Думал агроном о петербургском сельскохозяйственном институте, о практических работах, о том министерстве, к которому он был причислен и которое в насмешку называлось "министерством непротивления злу".
"И в самом деле, что за нелепое, что за глупое, что за трагикомически бесцельное учреждение! Каждый день, каждый час, чуть не каждую секунду извергает оно сотни тысяч указаний, приказаний, запрещений, советов, распоряжений, незамедлительных мер, имеющих в виду блестящее возрождение всероссийского хозяйства. Но, увы, весь этот непрестанный бумажный труд легко укладывается в пять-шесть слов, с которыми в "Плодах просвещения" светский балбес Вово обращается к деловым, серьезным крестьянам:
-- Вы бы, мужички, сеяли мяту. Э... Вы бы мяту сеяли.

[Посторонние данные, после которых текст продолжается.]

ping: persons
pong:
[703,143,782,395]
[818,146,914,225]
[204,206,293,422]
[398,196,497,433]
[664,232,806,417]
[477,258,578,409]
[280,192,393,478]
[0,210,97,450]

"Да, -- размышляет Воркунов, -- образцовую, показную ферму, конечно, можно оборудовать с блестящими результатами и даже на удивление высоко культурным европейцам. Но, во-первых, дайте мне для этого эксперимента ровный, спокойный климат, не грозящий ни дьявольскими засухами, ни внезапными сорокадневными потопами, ни апокалипсическими нашествиями саранчи; во-вторых, найдите для этих агрокультурных выставок такой глубокий слой природного чернозема, который проникает вниз на две сажени. Но таких сказочно плодородных земель теперь уже не отыщешь нигде на огромных пространствах России: ни в южных богатых степях, ни в баснословных хозяйствах Сибири и Присибирья. Все оскудело, обеднело, захирело от лени, неуменья, дикой жадности, от дурацкого закона: день -- да мой. Иностранцам хорошо. У них для удобрения годится все, что способно гнить и давать химические результаты для оплодотворения.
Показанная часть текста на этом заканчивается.